▶ _WHAT IS NEEDED_
Retype the records below exactly as they stand, but with no images.

▶ _SOURCE DATA_
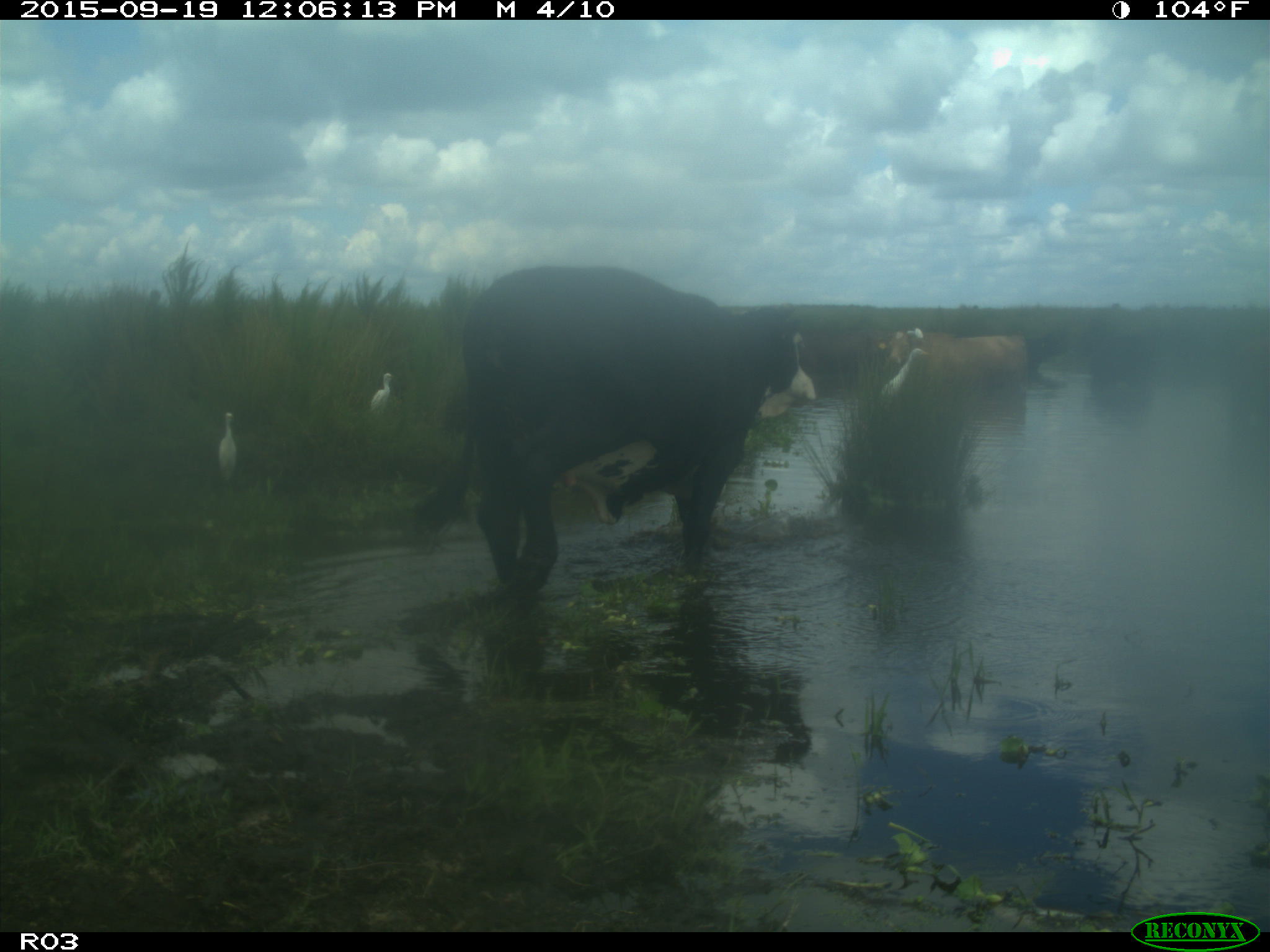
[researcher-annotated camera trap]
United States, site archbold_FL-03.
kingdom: Animalia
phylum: Chordata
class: Mammalia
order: Artiodactyla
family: Bovidae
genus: Bos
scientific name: Bos taurus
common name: domestic cow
Bos taurus (domestic cow).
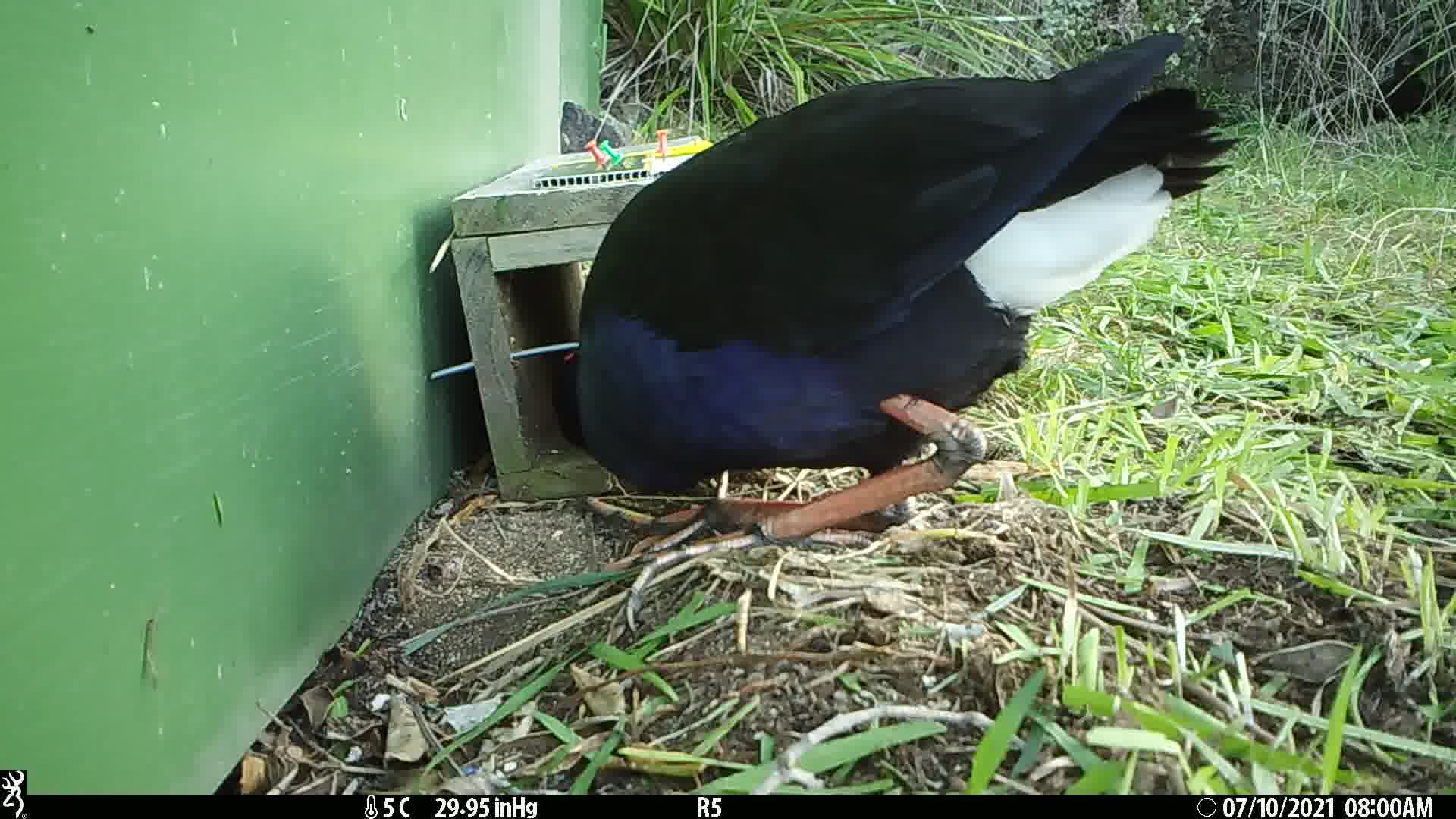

▶ _FINISHED TASK_
[researcher-annotated camera trap]
United States, site archbold_FL-03.
kingdom: Animalia
phylum: Chordata
class: Mammalia
order: Artiodactyla
family: Bovidae
genus: Bos
scientific name: Bos taurus
common name: domestic cow
Bos taurus (domestic cow).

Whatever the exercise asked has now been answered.